Oldies but goldies: 

The Filth and the Fury – Julien Temple – 2000.

La bible ? Ce film est réalisé avec un montage qui va faire école pour les années à venir et influencer tous les documentaires. Rempli d’images d’archives magnifiques, construites dans un crescendo magistral allié au coup de génie de faire témoigner les Pistols dans le noir : The Filth and The Fury est LE classique du genre. Avec un émouvant John Lydon qui pleure littéralement la mort de Vicious.

Living with Michael Jackson – Martin Bashir – 2003

Documentaire en deux parties qui sent le stupre et a fait scandale lors de sa diffusion sur la BBC, et dont l’onde de choc s’est fait ressentir dans le monde entier. C’est tout simplement l’objet visuel le plus dément et envoûtant sur la vie intime d’une pop star décadente et dégueulasse. Et quel plus beau cas d’étude pour cela, que la figure de ce Dieu babylonien de Michael Jackson. Martin Bachir a passé huit mois entre 2002 et 2003 avec Jackson : chez lui, en voyage, dans sa limousine, ses suites d’hôtel, Las Vegas, Neverland. Tout y est abordé : les soupçons de pédophilie, la figure tyrannique de son père, son enfance volée par le show-business. Forcément, sur ces huit mois la caméra capte des scènes dignes des Dix Commandements de Cécile B. DeMille. Regardez la scène de shopping absolument démente dans un magasin de meubles où Jackson achète pour près de 600 000 dollars en 12 minutes, de la même manière que tu fais tes courses à Monoprix.
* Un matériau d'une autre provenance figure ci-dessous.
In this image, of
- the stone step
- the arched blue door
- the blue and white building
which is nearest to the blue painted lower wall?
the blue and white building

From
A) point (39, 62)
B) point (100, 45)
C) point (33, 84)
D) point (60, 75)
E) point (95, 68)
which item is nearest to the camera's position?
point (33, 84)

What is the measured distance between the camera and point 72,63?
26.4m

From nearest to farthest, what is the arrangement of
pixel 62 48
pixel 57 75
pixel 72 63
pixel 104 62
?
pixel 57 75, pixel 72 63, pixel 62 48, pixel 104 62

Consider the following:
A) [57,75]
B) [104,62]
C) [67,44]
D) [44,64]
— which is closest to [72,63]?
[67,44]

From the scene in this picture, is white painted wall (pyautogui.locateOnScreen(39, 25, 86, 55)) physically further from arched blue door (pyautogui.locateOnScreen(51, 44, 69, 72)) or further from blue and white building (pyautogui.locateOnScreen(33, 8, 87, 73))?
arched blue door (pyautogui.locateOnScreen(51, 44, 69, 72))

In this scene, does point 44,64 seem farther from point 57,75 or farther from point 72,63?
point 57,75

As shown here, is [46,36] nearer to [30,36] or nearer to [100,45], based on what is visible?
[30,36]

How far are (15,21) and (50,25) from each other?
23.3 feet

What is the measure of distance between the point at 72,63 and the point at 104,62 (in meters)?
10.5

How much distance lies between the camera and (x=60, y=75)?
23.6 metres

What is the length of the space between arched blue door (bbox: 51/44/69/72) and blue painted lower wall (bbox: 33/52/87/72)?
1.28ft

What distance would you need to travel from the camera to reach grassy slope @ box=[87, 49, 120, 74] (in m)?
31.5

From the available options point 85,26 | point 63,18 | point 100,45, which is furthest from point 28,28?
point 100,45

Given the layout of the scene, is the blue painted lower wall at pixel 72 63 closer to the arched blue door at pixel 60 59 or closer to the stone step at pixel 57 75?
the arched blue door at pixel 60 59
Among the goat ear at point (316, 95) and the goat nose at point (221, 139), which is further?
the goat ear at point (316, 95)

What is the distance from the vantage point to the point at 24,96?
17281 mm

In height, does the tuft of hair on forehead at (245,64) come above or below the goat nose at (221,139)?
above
Bachir est aussi présent dans la suite de la suite d’un palace parisien, le fameux jour où Jackson balance son bébé par-dessus le balcon pour le montrer aux fans. Un enfant de deux ans qui porte constamment un voile sur le visage pour ne pas être surpris par les paparazzis. Des scènes christiques où des personnes tombent dans les pommes devant lui, squattent devant les hôtels, s’infiltrent dans sa limousine. Une personne pleure, tombe de tout son poids sur le sol en larmes, en pleine crise de démence après avoir juste touché du bout des doigts Jackson : aucun être humain ne peut rester de marbre devant ces réactions. C’est tellement dingue, qu’à ce niveau, c’est de la science-fiction.